My apologies for being vague. I refer to the end of the listing shown in HABAXE V2 Test GPS Collector Cyclic Mode.bas.

cyclicmode:
'configure GPS for cyclic mode
serout TXterm, baud, ("Set Cylic Mode",CR,LF)
hserout 0, ($B5, $62, $06, $11, $02, $00, $08, $01, $22, $92)
pause configuredelay
return


continuousmode:
'configure GPS for continuousmode mode
serout TXterm, baud, ("Set Continuous Mode",CR,LF)
hserout 0, ($B5, $62, $06, $11, $02, $00, $08, $00, $21, $91)
pause configuredelay
return


The value of configuredelay is set at 100 at the top of the file.
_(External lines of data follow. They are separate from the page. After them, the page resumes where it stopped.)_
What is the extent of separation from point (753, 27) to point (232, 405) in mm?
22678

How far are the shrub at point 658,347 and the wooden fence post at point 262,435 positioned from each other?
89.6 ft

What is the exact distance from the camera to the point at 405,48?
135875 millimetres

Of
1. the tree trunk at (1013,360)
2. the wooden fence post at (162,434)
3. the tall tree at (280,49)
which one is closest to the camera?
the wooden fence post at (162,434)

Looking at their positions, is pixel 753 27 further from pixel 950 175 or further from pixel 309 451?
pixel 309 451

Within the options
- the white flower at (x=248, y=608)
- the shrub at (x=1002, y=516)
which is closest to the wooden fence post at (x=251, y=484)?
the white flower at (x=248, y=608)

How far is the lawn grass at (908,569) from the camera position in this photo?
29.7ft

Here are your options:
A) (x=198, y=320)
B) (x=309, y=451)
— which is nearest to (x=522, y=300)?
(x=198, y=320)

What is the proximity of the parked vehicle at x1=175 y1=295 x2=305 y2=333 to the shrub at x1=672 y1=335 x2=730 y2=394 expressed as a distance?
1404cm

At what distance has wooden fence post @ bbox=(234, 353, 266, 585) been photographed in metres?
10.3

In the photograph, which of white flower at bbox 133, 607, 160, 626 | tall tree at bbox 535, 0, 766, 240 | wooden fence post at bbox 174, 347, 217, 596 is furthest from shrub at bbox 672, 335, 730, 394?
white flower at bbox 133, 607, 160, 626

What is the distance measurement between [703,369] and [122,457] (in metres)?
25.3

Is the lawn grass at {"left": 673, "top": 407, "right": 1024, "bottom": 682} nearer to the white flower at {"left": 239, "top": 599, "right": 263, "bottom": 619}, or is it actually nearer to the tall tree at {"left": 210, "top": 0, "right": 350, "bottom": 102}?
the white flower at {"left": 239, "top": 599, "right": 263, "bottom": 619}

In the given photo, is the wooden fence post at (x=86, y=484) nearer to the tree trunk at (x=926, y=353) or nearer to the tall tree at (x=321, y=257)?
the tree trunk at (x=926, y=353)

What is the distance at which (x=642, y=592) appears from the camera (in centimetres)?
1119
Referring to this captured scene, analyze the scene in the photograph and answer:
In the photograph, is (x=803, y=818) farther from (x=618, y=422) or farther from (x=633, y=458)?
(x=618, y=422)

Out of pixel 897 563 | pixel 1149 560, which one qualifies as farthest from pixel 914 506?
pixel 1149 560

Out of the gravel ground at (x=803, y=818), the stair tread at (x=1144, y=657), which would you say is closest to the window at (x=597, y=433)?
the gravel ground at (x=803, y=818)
There is a statement "sleep 28 ; halt for 20 seconds" which suggests that the value of configuredelay gives approximately 70 seconds delay for the UBlox to reset.

I will try this.

Thanks for providing the code. It is much appreciated!

regards

Paul
 

srnet

Senior Member
The sleep commands have nothing to with configure delay at all, so I dont know why you assumed they were related.

'pause configuredelay' adds a short delay, 50mS if I recall, that allows the GPS time to complete the configuration command just sent. You could wait for the 'OK' response orf course, but the pause is just easier.